神殺しのクロノスタシス1
その日俺達は、失踪したJさん達の同級生五人に、それぞれ話を聞いてきた。

比較的チャラいギャルに言わせれば、「ちょっとワルなやんちゃ坊主」だが。

真面目な女性や男性に言わせれば、「中学生にありがちな問題児」。

中学生には珍しくない、若気の至りなのかもしれないが、それでも問題児には変わりない。

しかも。

五人中三人が、教えてくれた。

この四人は、中学時代、クラスメイトの一人をいじめて遊んでいたらしい。

当該生徒の身体的特徴を、しつこくからかったり。

その子を変なあだ名で呼んだり。

皆の前で辱しめるようなことを言ったり。

持ち物への落書きや、軽く小突いたりもしていたとか。

さすがに、万引きしてこいとか、お金カツアゲとかはしてなかったようだが。

それでも、いじめであることに変わりはない。

実に最低な奴らだ。

そして、気になることはもう一つ。

同級生達が口を揃えて言うには、彼らは、五人組だった。

失踪した四人に加え、もう一人…Mさんという人がいたそうだ。

その人は、失踪者リストに名前が載ってない。

つまり、まだ失踪していないのだ。

「限りなく怪しいな。

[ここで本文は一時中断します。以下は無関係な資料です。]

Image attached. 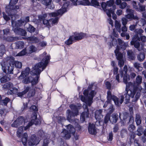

このMさんって人」

「まぁ無関係ではないでしょうねー。犯人なのか、それともこれから五人目の失踪者になるのか…」

本当なら、今すぐにでもこのMさんという人の連絡先を調べて、会いに行きたいところだが…。

「今日はもう遅い。明日にしよう」

「そうそう。今日は寝ましょう。お休み」

「あ、おい」

「…zzz…」

…はっえぇ…。

どうやったらそんな数秒で寝られんの?

「はー…」

それにしても…。いじめ…か。

なんか…雲行き怪しくなってきたなぁ…。